John stepped out into the new year and walked to his car. The air was cold, bracing, and the Scotch had done its work on him. He wasn’t tired. He wasn’t thinking about the death of his aunt. He felt inexplicably charged up and thought he’d go out “looking around.”

John started driving, and the car turned toward the downtown area. Maybe he’d just go down to the Civic Center and look at the ice sculptures. Of course, he knew that the Greyhound bus depot was very close to the Civic Center; and he knew from Manny that you could go down there to pick up “chicken hawks.” John never quite got that terminology straight: it was the older men, cruising like sharks in the big cars, who were called chicken hawks. They picked up young men and boys at the bus station. The boys were chicken.

These definitions are not exclusive to the gay community. Cops use them. Straight people used to refer to a defunct burger joint near Clark and Broadway as “chicken delight.” The place was a hangout for young hustlers; and blatant deals were struck with older men, there under the glare of fluorescent lights and amid the smell of frying burgers.

But John never quite got the terms right. He had seen his share of gay pornographic movies, kept gay pornographic magazines in his house; he had picked up hundreds of men and boys—by his own admission—over the years, and yet, even with an IQ tested in the upper 10 percent of the population, he called the boys he picked up “chicken hawks.”

What could the doctors do with that one? You could suppose that he was naïve, that he hated the dark, night-stalking part of his life so much that he refused to think seriously about it or apply the proper definitions to himself. You could assume that he had heard the terms and thoughtlessly applied them to his own case. It was, after all, John Gacy who was the innocent, the chicken. The young hustlers were bent on outsmarting him, on cheating him out of his money, on blackmailing him. They were the chicken hawks.

At one or two o’clock on a cold January morning, after a long, lonely holiday weekend, what excuse did young men have for hanging around the bus station so late on such a frigid night? They weren’t fooling anyone. Everyone knew that you could pick up the young ones there, the unsophisticated boys away from home for the first time. There were also some slightly older guys, hustlers who “got into it for money.”

John knew a little bit about how the sculptures were made.
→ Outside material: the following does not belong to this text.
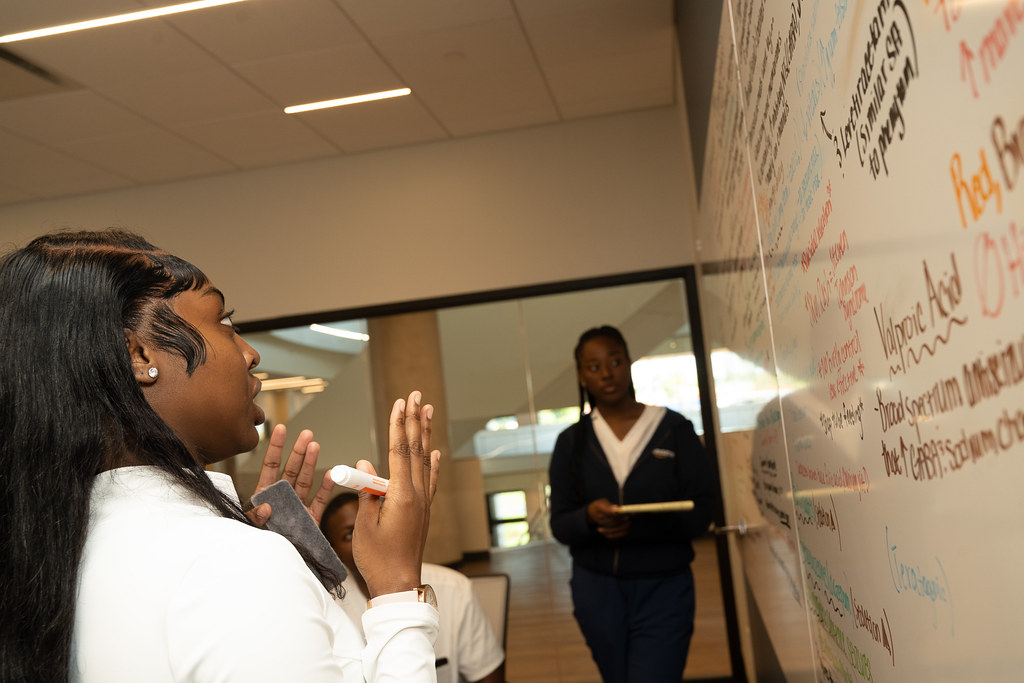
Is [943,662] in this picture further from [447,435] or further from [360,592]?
[447,435]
It was “really an art.” You have to hit the ice just right with the chisel, or the whole cake will break or shatter. It was something a professional chef could do and something John wanted to learn, so he went down to the Civic Center, near
the station, to study the technique of ice sculpture at 1:30
A.M.

“I went down to look at the ice sculptures,” John said. “But then, after I seen it, I got back in my car.” There were people walking around, and across from the Civic Center he could see the Greyhound bus depot. “So I drove around the block and pulled up in front of there. That’s when I seen the kid.”

Picking up the kid was a fluke. This first one was an accident.

Up to this point, you could verify every detail of John’s narrative. Carol’s story would be substantially the same as John’s. Records would show the exact time of Aunt Pearl’s death. Ma would remember that she stayed with Aunt Ethel because John had been drinking. A quick call downtown would confirm it all: The ice sculpture exhibit was still standing outside the Civic Center in the early-morning hours of January 2, 1972. Everything John said was the truth. It all checks out.